### Given exercise
Each line from the one that contains "Between carved stone" to the end of the material must be quoted exactly; include both end lines and nothing else.

### Records from a spatial question set
────
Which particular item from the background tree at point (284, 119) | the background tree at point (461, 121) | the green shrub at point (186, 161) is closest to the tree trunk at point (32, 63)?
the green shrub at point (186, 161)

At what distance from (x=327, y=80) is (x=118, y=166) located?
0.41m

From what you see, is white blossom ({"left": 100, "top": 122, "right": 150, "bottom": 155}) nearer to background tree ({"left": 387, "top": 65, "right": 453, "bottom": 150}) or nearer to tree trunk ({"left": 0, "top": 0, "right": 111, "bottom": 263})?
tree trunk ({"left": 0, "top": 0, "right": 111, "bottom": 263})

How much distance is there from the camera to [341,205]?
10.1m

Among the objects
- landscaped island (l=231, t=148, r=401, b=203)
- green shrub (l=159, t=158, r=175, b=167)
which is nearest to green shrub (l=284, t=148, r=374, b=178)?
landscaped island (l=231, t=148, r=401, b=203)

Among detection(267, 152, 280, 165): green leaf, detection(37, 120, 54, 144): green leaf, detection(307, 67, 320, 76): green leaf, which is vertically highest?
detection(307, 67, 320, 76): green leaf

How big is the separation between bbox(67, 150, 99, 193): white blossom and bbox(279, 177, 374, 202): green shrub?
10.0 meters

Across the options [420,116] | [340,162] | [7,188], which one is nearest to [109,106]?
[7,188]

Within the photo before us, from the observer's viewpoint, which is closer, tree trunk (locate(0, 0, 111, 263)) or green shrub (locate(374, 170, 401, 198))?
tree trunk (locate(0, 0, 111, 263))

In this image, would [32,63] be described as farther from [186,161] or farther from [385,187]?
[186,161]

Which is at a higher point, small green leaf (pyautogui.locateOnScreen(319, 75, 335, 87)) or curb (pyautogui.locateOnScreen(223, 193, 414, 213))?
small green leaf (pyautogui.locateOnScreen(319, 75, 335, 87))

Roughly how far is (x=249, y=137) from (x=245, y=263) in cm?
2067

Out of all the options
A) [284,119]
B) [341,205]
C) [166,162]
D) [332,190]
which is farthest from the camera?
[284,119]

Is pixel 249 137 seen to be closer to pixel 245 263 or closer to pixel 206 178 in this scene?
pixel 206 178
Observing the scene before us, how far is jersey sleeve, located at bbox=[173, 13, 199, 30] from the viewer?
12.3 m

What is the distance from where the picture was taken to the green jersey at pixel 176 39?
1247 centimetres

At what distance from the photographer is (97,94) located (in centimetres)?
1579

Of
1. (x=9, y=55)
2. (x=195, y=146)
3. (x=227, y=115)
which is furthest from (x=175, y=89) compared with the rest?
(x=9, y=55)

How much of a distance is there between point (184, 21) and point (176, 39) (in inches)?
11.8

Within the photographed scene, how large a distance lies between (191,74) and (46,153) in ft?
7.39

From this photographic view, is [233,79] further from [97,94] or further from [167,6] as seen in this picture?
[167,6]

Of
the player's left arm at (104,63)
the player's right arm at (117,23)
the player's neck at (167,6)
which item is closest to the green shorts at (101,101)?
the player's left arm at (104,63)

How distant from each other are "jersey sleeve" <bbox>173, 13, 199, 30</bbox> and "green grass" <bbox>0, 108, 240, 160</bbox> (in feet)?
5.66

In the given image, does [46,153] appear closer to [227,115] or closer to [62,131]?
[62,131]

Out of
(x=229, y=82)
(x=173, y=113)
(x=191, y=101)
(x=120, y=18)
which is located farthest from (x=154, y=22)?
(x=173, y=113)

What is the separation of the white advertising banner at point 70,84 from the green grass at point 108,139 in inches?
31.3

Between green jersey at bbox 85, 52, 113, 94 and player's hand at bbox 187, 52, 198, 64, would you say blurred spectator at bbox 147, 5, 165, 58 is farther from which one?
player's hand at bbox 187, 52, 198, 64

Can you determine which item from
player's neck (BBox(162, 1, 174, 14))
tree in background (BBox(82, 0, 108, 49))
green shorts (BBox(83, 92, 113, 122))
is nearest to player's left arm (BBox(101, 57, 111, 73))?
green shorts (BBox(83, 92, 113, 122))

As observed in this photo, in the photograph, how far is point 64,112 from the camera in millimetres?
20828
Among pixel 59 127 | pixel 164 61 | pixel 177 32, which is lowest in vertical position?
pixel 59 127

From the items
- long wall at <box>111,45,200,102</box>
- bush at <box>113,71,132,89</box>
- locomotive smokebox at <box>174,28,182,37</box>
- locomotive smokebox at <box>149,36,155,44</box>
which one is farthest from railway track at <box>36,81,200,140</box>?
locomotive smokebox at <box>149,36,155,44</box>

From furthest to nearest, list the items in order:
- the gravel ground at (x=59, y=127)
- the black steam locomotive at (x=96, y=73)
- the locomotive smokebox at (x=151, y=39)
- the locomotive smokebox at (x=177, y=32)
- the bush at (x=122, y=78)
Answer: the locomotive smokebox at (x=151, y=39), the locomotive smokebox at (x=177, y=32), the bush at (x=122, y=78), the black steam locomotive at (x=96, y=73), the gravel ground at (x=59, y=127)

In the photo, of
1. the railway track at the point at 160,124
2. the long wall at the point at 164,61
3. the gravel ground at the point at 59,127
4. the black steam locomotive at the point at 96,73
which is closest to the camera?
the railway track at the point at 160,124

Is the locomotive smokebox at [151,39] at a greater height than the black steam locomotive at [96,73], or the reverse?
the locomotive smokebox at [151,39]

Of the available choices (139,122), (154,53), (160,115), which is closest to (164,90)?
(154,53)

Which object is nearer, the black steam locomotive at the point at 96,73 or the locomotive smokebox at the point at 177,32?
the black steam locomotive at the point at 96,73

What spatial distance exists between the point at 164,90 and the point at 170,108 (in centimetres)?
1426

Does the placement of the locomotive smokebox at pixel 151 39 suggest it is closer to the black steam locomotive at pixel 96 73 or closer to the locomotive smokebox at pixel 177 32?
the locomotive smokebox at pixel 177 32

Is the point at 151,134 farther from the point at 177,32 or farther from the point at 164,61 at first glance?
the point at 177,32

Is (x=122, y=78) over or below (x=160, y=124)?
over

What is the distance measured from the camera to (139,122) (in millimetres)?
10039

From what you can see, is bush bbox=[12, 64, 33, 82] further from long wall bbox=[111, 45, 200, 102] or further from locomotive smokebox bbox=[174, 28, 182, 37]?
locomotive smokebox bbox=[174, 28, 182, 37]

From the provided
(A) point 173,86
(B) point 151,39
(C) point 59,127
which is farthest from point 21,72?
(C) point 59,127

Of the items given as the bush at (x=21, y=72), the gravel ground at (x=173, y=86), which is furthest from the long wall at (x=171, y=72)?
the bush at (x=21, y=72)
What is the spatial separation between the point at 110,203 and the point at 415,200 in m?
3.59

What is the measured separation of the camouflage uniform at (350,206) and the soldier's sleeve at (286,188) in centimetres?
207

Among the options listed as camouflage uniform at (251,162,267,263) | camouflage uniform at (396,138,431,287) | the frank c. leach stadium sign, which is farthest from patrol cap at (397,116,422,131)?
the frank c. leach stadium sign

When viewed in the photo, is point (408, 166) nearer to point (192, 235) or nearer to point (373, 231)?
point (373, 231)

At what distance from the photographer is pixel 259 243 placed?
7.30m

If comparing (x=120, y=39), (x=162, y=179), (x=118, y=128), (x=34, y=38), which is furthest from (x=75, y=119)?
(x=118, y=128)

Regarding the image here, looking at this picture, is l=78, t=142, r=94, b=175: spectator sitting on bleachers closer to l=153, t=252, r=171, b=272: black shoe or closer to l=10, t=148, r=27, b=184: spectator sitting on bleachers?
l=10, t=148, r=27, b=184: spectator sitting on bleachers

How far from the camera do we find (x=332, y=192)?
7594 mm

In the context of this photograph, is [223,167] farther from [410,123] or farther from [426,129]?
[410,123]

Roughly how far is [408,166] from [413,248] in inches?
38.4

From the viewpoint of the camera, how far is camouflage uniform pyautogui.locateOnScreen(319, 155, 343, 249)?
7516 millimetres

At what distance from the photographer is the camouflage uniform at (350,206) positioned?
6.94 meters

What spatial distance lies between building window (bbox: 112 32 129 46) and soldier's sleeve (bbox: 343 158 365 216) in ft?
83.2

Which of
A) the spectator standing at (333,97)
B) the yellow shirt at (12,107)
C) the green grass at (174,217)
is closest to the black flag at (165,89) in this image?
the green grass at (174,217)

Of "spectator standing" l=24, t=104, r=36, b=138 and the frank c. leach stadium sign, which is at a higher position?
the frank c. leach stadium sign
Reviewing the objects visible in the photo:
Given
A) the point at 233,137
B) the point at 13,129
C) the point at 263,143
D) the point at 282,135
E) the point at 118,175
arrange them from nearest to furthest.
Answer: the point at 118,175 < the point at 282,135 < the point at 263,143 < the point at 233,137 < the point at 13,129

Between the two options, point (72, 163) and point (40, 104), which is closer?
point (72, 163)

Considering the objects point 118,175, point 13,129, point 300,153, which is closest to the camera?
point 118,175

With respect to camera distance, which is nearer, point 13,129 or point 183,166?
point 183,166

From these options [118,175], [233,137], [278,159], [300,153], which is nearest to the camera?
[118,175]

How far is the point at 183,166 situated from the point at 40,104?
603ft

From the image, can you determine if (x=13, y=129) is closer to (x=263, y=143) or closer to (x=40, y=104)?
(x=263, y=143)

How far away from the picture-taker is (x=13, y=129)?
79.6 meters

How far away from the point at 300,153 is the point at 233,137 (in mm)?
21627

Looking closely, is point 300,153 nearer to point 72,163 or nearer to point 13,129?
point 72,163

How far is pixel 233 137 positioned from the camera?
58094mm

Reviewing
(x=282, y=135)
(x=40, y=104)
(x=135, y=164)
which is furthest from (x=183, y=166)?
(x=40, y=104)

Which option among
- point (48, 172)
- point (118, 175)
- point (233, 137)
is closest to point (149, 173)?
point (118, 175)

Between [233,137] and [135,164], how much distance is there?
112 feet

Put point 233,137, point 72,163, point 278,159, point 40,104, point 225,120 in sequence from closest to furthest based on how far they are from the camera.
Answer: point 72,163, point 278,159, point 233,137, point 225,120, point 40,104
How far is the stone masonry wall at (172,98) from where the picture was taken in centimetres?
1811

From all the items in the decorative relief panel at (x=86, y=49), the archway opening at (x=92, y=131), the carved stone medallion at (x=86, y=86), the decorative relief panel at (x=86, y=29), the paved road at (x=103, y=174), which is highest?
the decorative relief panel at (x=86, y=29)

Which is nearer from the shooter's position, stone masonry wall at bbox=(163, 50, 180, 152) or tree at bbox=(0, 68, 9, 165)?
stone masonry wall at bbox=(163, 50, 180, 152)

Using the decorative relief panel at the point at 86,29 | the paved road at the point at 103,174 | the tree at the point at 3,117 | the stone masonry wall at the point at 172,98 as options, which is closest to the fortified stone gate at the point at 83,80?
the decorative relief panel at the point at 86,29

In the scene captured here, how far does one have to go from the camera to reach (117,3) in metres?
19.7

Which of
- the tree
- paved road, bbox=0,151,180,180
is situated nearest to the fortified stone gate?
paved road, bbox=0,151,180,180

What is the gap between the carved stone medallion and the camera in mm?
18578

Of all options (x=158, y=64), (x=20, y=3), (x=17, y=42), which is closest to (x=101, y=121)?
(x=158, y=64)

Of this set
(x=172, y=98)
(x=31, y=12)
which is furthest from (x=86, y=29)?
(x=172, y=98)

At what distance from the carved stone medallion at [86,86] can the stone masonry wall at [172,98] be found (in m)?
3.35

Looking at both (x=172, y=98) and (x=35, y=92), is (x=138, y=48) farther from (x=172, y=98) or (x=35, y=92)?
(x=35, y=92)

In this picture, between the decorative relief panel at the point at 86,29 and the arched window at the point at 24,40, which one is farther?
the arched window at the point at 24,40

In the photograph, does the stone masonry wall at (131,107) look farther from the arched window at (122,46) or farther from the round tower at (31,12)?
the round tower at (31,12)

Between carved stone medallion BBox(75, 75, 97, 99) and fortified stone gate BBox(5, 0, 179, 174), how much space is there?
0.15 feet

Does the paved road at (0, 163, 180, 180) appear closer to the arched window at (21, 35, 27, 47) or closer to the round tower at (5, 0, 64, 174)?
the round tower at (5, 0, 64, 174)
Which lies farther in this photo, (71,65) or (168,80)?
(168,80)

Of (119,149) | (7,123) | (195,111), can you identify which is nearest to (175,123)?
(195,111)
────
### Solution
Between carved stone medallion BBox(75, 75, 97, 99) and fortified stone gate BBox(5, 0, 179, 174), how much space is there?
0.15 feet

Does the paved road at (0, 163, 180, 180) appear closer to the arched window at (21, 35, 27, 47) or closer to the round tower at (5, 0, 64, 174)?
the round tower at (5, 0, 64, 174)
Which lies farther in this photo, (71,65) or (168,80)?
(168,80)

Of (119,149) | (7,123) | (195,111), can you identify which is nearest to (175,123)?
(195,111)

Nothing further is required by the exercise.